Kong Nuon, chairman of Toyota Cambodia, the largest car dealer in terms of market share, said that Toyota has sold slightly more than 600 units from January through June, a 50 per cent increase. Sales are on track to surpass the 800 units sold in all of 2012, and Nuon expects the final number to reach at least 1,200.

“The demand of new car brands in Cambodia grows annually, parallel with the growing Cambodian economy and the rising number of middle-class families,” Nuon told the Post yesterday. “The selling volume could be higher if the supply is stable enough to match the demand.”

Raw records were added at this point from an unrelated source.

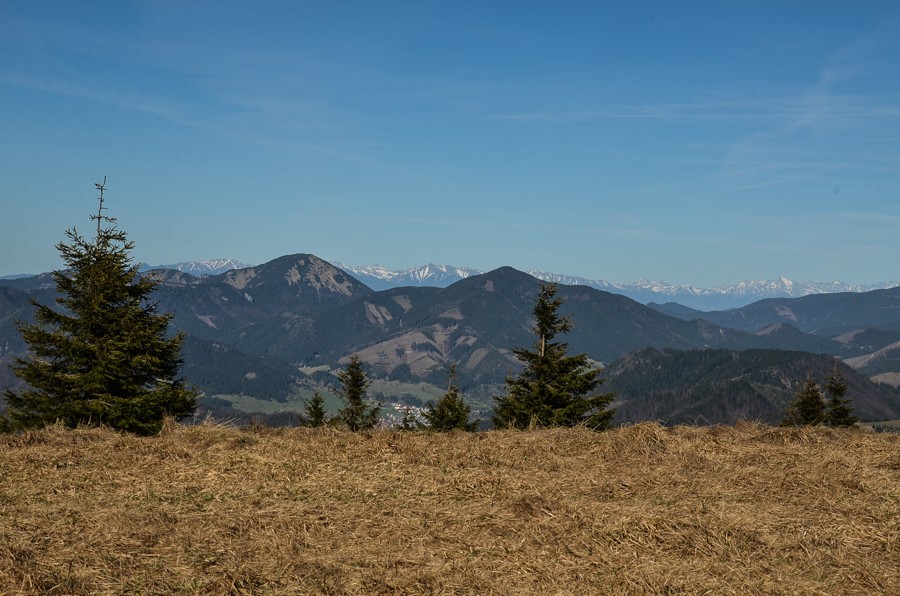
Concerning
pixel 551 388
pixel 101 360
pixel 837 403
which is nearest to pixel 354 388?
pixel 551 388

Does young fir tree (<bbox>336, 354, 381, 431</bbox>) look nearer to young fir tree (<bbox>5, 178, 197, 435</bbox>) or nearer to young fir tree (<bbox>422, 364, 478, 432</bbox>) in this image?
young fir tree (<bbox>422, 364, 478, 432</bbox>)

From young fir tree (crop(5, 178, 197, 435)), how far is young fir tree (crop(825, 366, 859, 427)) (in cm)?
5554

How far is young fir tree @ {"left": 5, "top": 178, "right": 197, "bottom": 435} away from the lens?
2621cm

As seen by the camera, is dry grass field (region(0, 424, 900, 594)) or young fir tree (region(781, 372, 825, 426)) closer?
dry grass field (region(0, 424, 900, 594))

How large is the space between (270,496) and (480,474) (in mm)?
3386

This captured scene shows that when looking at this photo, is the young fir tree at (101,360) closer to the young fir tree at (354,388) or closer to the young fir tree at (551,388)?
the young fir tree at (551,388)

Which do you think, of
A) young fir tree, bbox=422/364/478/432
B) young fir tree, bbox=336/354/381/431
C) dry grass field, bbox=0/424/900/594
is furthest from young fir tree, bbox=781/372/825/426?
dry grass field, bbox=0/424/900/594

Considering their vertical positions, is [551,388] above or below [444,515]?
below

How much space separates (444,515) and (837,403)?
63.4 m

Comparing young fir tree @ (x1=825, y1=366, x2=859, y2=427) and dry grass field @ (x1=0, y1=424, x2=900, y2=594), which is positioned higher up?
dry grass field @ (x1=0, y1=424, x2=900, y2=594)

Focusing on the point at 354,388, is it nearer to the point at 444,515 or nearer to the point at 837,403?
the point at 837,403

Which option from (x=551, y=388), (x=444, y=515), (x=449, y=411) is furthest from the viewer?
(x=449, y=411)

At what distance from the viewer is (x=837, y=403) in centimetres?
6059

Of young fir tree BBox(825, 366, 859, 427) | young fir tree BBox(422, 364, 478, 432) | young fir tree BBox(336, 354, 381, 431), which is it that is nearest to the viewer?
young fir tree BBox(422, 364, 478, 432)
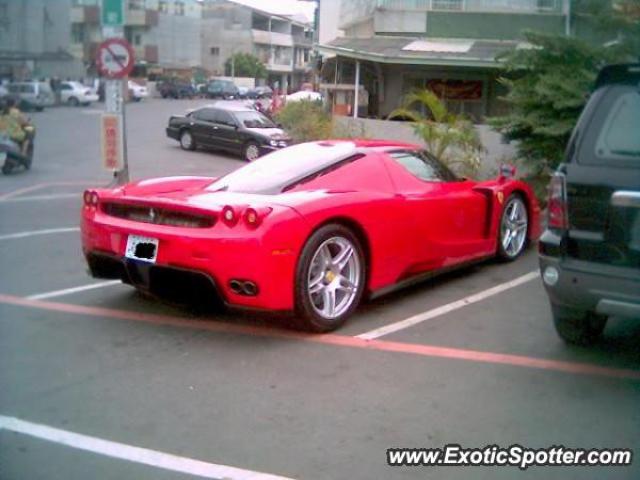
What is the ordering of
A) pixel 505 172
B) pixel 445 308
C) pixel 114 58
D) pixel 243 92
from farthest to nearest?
pixel 243 92, pixel 114 58, pixel 505 172, pixel 445 308

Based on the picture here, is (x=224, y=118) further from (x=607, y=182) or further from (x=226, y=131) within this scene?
(x=607, y=182)

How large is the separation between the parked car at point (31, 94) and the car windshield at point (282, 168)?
6.85 m

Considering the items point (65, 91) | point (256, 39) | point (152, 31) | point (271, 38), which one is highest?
point (271, 38)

In 2011, floods in Thailand, where Toyota and Ford have plants, triggered a draw-down in supply that continued into last year. While the recovery is well underway and more people are opening their wallets to buy cars for the first time, distributors are scrambling to expand their volume.

Seng Voeung, the motor vehicle division manager of RMA Cambodia, an authorized Ford dealer, said sales increased about 25 per cent in the first six months, but he declined to give exact figures.

“The demand is huge. The pick-up model is the best-selling because consumers consider it flexible to use for both business and leisure activities."

Dealers estimate that Cambodia’s demand for new cars stands at up to 3,000 units per year. The number of newly authorised dealers? About 12.

Toyota Motor Corp hopes to see half of its global sales in 2013 come from emerging economies, including Cambodia and Myanmar, the Japanese newspaper Asahi Shimbun reported on Tuesday.

"We hope to be selling five million units in emerging countries when we reach 10 million units worldwide," Yasumori Ihara, the executive vice president of the Japanese-based carmaker, was quoted as saying.

Despite increasing demand, dealers face challenges from the hard to trace grey market – cars imported and sold without going through the registered distributor – and second-hand vehicle sales.

Pily Wong, chief executive for the Cambodian distributor of Mercedes-Benz and Volkswagen, said new cars account for only eight to 10 per cent of the entire market. Cheaper used models sell better and are easier to import.

“Cambodia has very poor car importation regulation [rules and duties], unlike in other countries, and this gives favour to second-hand vehicles,” Wong said.